Rédigé par : Pascale | 27 mai 2006 à 12:29
Chère Pascale,
Dans un des liens que donne Angèle, il y a une explication de Sartre en personne à cette petite phrase "l'enfer, c'est les autres" (souvent mal interprétée). Je cite Sartre :
"l'enfer, c'est les autres" a toujours été mal compris. On a cru que je voulais dire par là que nos rapports avec les autres étaient toujours empoisonnés, que c'étaient toujours des rapports infernaux. Or, c'est autre chose que je veux dire. Je veux dire que si les rapports avec autrui sont tordus, viciés, alors l'autre ne peut-être que l'enfer.

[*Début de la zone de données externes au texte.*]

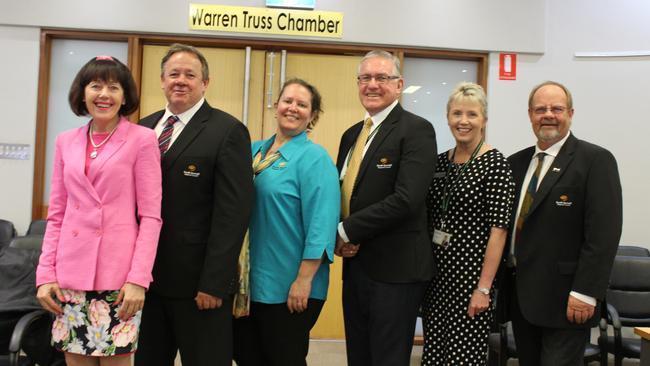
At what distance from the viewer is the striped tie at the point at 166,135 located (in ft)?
6.15

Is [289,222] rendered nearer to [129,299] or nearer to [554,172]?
[129,299]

Pourquoi ? Parce que les autres sont au fond ce qu'il y a de plus important en nous-mêmes pour notre propre connaissance de nous-mêmes. Quand nous pensons sur nous, quand nous essayons de nous connaître, au fond nous usons ces connaissances que les autres ont déjà sur nous. Nous nous jugeons avec les moyens que les autres ont, nous ont donné de nous juger. Quoique je dise sur moi, toujours le jugement d'autrui entre dedans. Ce qui veut dire que, si mes rapports sont mauvais, je me mets dans la totale dépendance d'autrui. Et alors en effet je suis en enfer. Et il existe une quantité de gens dans le monde qui sont en enfer parce qu'ils dépendent trop du jugement d'autrui. Mais cela ne veut nullement dire qu'on ne puisse avoir d'autres rapports avec les autres. Ça marque simplement l'importance capitale de tous les autres pour chacun de nous."
Rédigé par : Yves | 27 mai 2006 à 14:24
Merci Yves d'avoir remis les pendules à l'heure avec cette explication limpide du grand homme.